Finalmente il papavero

Papaveri

E finalmente è arrivato il momento di parlarvi del Papavero, del fiore che fu fonte di ispirazione per Monet e Van Gogh, che è protagonista in diverse canzoni, come “La guerra di Piero” di De Andrè, ad esempio, e che è forse il fiore più fotografato e lo trovi ovunque, impresso sui poster, in adesivi murali, nelle tovagliette americane della colazione.

 Il Papavero rosso, Papaver Rhoeas, chiamato anche “rosolaccio”, è un’autentica forza della natura.

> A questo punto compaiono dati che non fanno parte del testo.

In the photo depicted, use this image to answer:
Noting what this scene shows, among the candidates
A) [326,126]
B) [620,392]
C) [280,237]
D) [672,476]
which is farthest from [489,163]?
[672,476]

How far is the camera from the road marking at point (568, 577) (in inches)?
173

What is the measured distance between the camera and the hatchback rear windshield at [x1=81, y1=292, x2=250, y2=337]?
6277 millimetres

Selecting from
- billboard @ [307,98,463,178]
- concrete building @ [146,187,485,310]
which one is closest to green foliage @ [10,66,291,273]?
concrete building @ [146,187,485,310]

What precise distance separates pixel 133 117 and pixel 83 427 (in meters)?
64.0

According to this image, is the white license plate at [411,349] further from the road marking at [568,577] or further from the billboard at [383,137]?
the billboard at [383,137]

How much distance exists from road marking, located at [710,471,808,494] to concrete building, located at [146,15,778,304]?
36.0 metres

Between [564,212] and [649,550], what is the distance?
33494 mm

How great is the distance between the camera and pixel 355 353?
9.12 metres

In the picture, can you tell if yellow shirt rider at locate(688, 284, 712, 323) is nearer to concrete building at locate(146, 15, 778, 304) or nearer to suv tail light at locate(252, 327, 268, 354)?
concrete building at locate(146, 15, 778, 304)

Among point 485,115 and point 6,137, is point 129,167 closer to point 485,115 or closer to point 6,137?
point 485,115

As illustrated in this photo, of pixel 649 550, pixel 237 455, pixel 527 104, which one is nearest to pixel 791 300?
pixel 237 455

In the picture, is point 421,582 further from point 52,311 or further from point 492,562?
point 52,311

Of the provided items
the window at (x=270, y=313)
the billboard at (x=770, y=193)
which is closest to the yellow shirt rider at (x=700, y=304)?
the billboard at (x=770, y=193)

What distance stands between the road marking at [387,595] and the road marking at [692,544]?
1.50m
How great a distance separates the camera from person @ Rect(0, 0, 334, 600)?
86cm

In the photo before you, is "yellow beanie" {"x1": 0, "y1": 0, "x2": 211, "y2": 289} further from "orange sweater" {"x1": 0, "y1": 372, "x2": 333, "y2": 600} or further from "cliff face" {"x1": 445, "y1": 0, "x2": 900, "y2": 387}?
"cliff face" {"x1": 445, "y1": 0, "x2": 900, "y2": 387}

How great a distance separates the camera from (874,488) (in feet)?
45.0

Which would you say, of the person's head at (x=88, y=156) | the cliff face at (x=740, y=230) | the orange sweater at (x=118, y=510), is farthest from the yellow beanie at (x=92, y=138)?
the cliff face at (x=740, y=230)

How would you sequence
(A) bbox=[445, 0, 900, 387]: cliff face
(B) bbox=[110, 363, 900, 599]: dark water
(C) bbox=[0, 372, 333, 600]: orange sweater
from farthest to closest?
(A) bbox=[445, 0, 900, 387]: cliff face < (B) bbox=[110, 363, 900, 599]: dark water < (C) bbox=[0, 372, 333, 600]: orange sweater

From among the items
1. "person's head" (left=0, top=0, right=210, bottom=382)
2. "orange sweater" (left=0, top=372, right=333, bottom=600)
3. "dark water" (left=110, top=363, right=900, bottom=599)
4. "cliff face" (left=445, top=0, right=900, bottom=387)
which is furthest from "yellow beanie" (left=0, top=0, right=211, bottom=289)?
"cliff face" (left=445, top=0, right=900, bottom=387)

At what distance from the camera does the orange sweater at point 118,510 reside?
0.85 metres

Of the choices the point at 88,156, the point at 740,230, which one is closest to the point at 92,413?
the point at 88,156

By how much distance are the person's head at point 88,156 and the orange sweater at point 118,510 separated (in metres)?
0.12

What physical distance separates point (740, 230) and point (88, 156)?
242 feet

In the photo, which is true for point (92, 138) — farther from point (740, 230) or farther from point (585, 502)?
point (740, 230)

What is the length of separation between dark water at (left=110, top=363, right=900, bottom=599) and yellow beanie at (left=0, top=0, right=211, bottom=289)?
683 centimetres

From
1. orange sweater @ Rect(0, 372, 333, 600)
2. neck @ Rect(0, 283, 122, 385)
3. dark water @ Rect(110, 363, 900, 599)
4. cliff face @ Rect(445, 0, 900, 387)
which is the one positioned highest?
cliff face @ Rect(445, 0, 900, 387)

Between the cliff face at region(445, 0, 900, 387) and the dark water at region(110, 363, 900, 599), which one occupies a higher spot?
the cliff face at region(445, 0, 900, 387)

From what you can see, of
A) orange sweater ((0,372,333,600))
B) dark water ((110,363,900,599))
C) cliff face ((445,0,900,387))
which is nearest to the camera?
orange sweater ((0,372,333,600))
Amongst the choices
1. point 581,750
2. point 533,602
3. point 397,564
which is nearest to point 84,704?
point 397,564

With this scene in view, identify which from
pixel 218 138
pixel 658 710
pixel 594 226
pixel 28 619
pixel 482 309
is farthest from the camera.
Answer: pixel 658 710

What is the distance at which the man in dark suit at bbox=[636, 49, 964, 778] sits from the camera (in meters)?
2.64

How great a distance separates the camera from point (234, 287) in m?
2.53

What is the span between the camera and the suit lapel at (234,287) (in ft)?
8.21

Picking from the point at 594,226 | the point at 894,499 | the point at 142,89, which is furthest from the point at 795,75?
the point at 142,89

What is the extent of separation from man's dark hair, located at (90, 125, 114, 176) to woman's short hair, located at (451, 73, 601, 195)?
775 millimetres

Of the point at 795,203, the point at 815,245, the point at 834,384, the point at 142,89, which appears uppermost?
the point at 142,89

E’ una pianta che si trova ovunque ci sia del terreno dove poter crescere: campi coltivati, tra le rovine di una vecchia casa, sui cigli delle strade, non fa differenza, non ha grandi preferenze, quindi se li vedi li è solo perché sono quelli che vedi per primo, prova ad alzare gli occhi e li scorgerai ovunque; un po’ come quando, dopo ore di cammino per boschi, trovi finalmente un fungo e non ti pare vero e poi, come per magia, li accanto o nelle strettissime vicinanze, ne vedi altri due, e poi un altro e un altro ancora e in un attimo ti ritrovi immerso in un cesto di funghi che neanche te lo immagini. Così mi viene riportato, non ho mai avuto il piacere.

Ma per i papaveri è diverso. I papaveri si fanno notare, mica si confondono come i funghi. Svettano alti alti (cit), tra le erbe o le malerbe o tra il grano, con petali rosso fuoco e una macchia nera al centro, come un grande occhio che vigila e osserva. Spesso li si vede piegati come se stessero facendo un inchino, un benvenuto al primo sole del mattino, e si lasciano accarezzare e scompigliare dalle leggere folate di vento che li asciuga dell’umidità notturna e li prepara alla lunga giornata di sole, alla rappresentazione scenica, quasi teatrale, che li conduce fino a chiudere il sipario serale facendosi cadere i petali a terra. Dura un giorno o poco più, infatti, lo spettacolo della fioritura, ma non c’è da rammaricarsi, perché una pianta è in grado di far sbocciare anche 400 fiori, quindi lo spettacolo verrà replicato da Maggio a Settembre, ogni giorno, potete abbonarvi.

Inoltre, è in grado di auto-seminarsi con grande facilità, quindi di anno in anno si moltiplicherà, creando macchie sempre più estese, macchie di papaveri come quelle narrate nella leggenda che ci riporta a come Gengis Khan, imperatore e condottiero mongolo, portasse sempre con sé dei semi di papavero da spargere sui campi di battaglia dopo le sue vittorie, per onorare i caduti. E di come, tornando a fiorire ogni anno, e macchiando di nuovo di rosso quei campi, i papaveri avrebbero ricordato per sempre che là si era svolta una battaglia.

E quindi onoriamolo a dovere il papavero e osserviamolo da vicino: un esile stelo contorto e sinuoso ricoperto da una sottile peluria, un fiore che si erge sopra a tutto. Il bocciolo in cima ad un collo di cigno che si apre spaccandosi e svelando petali che paiono carta stropicciata, delicati e forti al tempo stesso. La peluria sul gambo come pelle d’oca, emozione continua d’uno spettacolo così intenso e così fugace. Il papavero è un rapimento senza riscatto e senza rilascio. Provate a chiudere gli occhi e immaginarvi in quel prato di spighe e erbacce, sdraiatevi e guardateli dal basso, con la luce del tramonto negli occhi…Il papavero lo si ama per davvero, punto.